Thilo Röhrig: Das Feedback auf unserer Fotomesse war sehr positiv – aber natürlich können wir weltweiten Entwicklungen und neue Kriege und Krisen nicht komplett ausblenden. Das bleibt neben dem furchtbaren Schicksal für die direkt betroffenen Menschen natürlich auch ein Risiko für alle Märkte, welches wir derzeit schlecht einschätzen können.
ProfiFoto: Es gibt eine neue Ringfoto Academy. Was steckt dahinter?
Thilo Röhrig: Die Academy ist für uns ein wichtiges strategisches Element, das uns als Fachhandelsorganisation auch zukünftig im Markt den Know How Vorsprung der Verkäufer unserer Mitglieder sichern soll. Das wichtigste an einem Fachhandelsgeschäft ist der ausgebildete und bestinformierte Verkäufer hinter dem Tresen oder am Telefon. Um das sicherzustellen investieren wir in das Ringfoto Campus hier in Fürth und einen neuen breiteren Trainingsplan mit neuen Inhalten und noch regelmäßigeren Angeboten. Das ganze als Halbjahresplan zur besseren und langfristigen Planung für unsere Mitglieder.
ProfiFoto: Wo liegen Ihrer Einschätzung nach strategische Entwicklungsfelder für den Fotohandel?
Thilo Röhrig: Das Kamerageschäft bleibt unser Kerngeschäft. Darüber hinaus sehen wir aber Potenziale im Videomarkt, Bilderdienste (Fotobücher, Wand-Dekoration, Fun-Produkte) sowie dem Passbildgeschäft. Diese vier Säulen sind für 2024/2025 sichere Märkte mit Potenzial für Wachstum.
ProfiFoto: Das E-Passbild Konzept wird von einigen Fotostudios kritisch bewertet. Wie ist hier aktuell der Stand der Dinge?
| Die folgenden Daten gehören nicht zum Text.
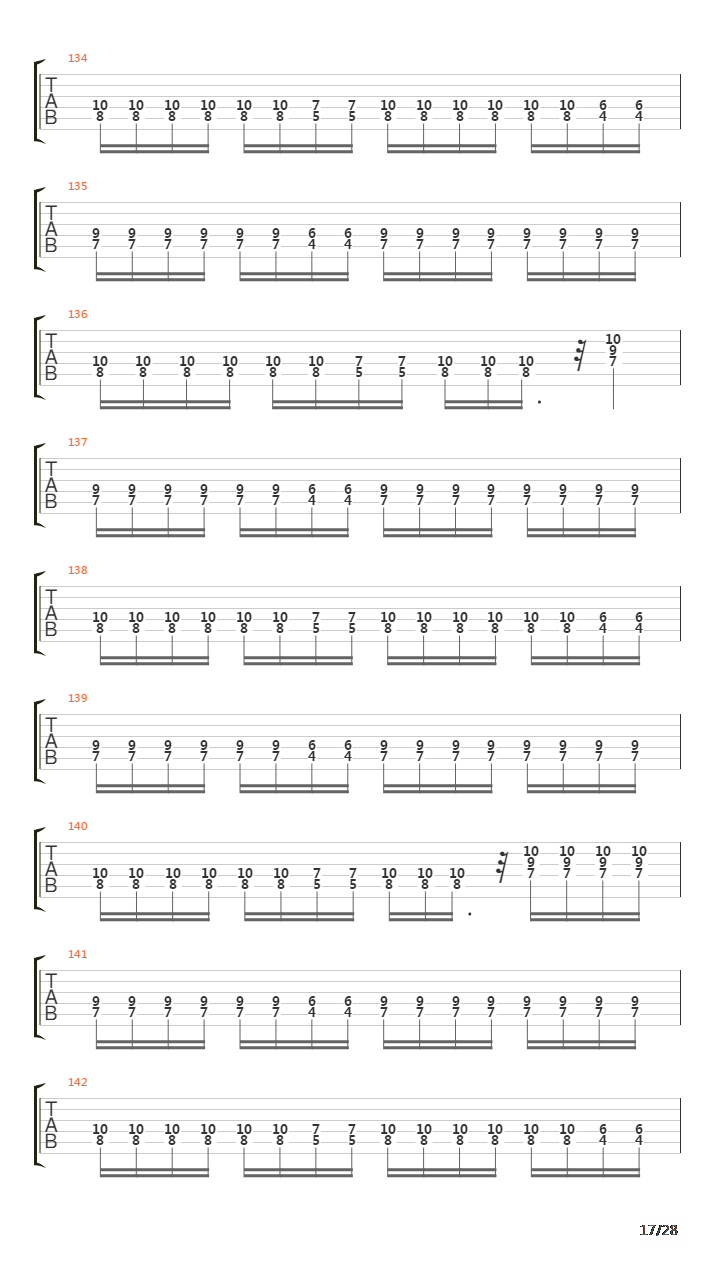 134
T
A
B
10 10 10 10 10 10 7 7 10 10 10 10 10 10 6 6
8 8 8 8 8 8 5 5 8 8 8 8 8 8 4 4

135
T
A
B
9 9 9 9 9 9 6 6 9 9 9 9 9 9 9 9
7 7 7 7 7 7 4 4 7 7 7 7 7 7 7 7

136
T
A
B
10 10 10 10 10 10 7 7 10 10 10 10
8 8 8 8 8 8 5 5 8 8 8 9
7

137
T
A
B
9 9 9 9 9 9 6 6 9 9 9 9 9 9 9 9
7 7 7 7 7 7 4 4 7 7 7 7 7 7 7 7

138
T
A
B
10 10 10 10 10 10 7 7 10 10 10 10 10 10 6 6
8 8 8 8 8 8 5 5 8 8 8 8 8 8 4 4

139
T
A
B
9 9 9 9 9 9 6 6 9 9 9 9 9 9 9 9
7 7 7 7 7 7 4 4 7 7 7 7 7 7 7 7

140
T
A
B
10 10 10 10 10 10 7 7 10 10 10 10 10 10 10
8 8 8 8 8 8 5 5 8 8 8 9 9 9 9
7 7 7 7

141
T
A
B
9 9 9 9 9 9 6 6 9 9 9 9 9 9 9 9
7 7 7 7 7 7 4 4 7 7 7 7 7 7 7 7

142
T
A
B
10 10 10 10 10 10 7 7 10 10 10 10 10 10 6 6
8 8 8 8 8 8 5 5 8 8 8 8 8 8 4 4

17/28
Thilo Röhrig: Die vom Gesetzgeber geplante Einführung des E-Passbild war anfangs sicherlich für uns eine schwer einzuschätzende Veränderung für unser Geschäft. Heute, nachdem wir uns mit einem gesetzes-konformen Cloud-System auf die neue Situation eingestellt haben und auch andere Lösungen wie zum Beispiele Führerscheine über die gleiche Lösung abwickeln können, sehen wir darin eher eine Chance und wichtige Sicherung des Geschäfts für weitere Jahre im Fotofachhandel. Wir starten im kommenden Frühjahr mit der Pilotierung in ersten Geschäften und Behörden und haben somit ein gutes Jahr Zeit, unser System in den Markt zu bringen, bis das Gesetz und der neue Prozess offiziell in Kraft treten.